• _STUDY QUESTIONS_
1. From the fishing thread, print the passage starting at "my little orange" and ending at "(Mar 25, 2008)", with no changes.
2. Using the fishing thread, say whether each statement agrees with the text, answering yes or no and quoting the words that decide it: (a) The two anglers in the tinny caught a golden perch by trolling. (b) basschaser's SX40 is orange all over. (c) paffoh's linked advice is based mainly on fishing LBG.

• _SELECTED EXTRACT_
# the big yellows....



## basschaser (Jan 30, 2009)

just wondering if any one has seen any yellow bellys in the local lakes recently??

tuggers and LBG mainly, i have spoken to a few yakers out on the water, but not much sign of them....

other wise any tips on how to find them/catch them?

my little orange bellied black SX40 is a awesome red fin assain, but i dont think the yellows are interested

any help is much appriciated


----------



## platypus01 (Mar 25, 2008)

I was out Australia day, fishing around Back Mountain and just caught redfin.

Two guys in a tinny trolled past. They'd trolled up a good sized golden perch on a "small red diver". About 10 am. Near the "rowing sheds". I was a bit annoyed at the time that they'd kept it, but it isn't illegal, and it's up to them. Still disappointed but 

So, still haven't caught a yellowbelly or cod from a local lake this year!

G^is,
JohnG


----------



## paffoh (Aug 24, 2006)

viewtopic.php?f=10&t=31110&hilit=golden+perch

Thats based on fishing LBG mainly but could be applied to all locals...

Hope that helps...


----------



## nexy (Dec 25, 2009)

geez DiggerRob, a privately stocked dam with yella's, 
sounds like a good days fishing to see how big they
are ;-)


----------



## mark5fish (Jun 18, 2009)

• _DATA BLOCK_

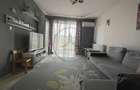 Apartament 3 camere | etaj 3/4 | bloc reabilitat | 74 mp utili- Centr - 5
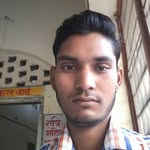 manoj upreti - @manojupreti9982 - Instagram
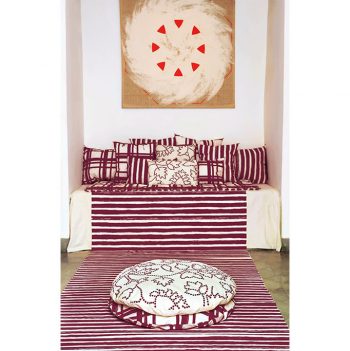 nomad-india-home-furnishing-plum-fabrics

• _SOLUTIONS PER TASK_
1.
my little orange bellied black SX40 is a awesome red fin assain, but i dont think the yellows are interested

any help is much appriciated


----------



## platypus01 (Mar 25, 2008)

2.
(a) Yes: "They'd trolled up a good sized golden perch"
(b) No: "my little orange bellied black SX40"
(c) Yes: "Thats based on fishing LBG mainly"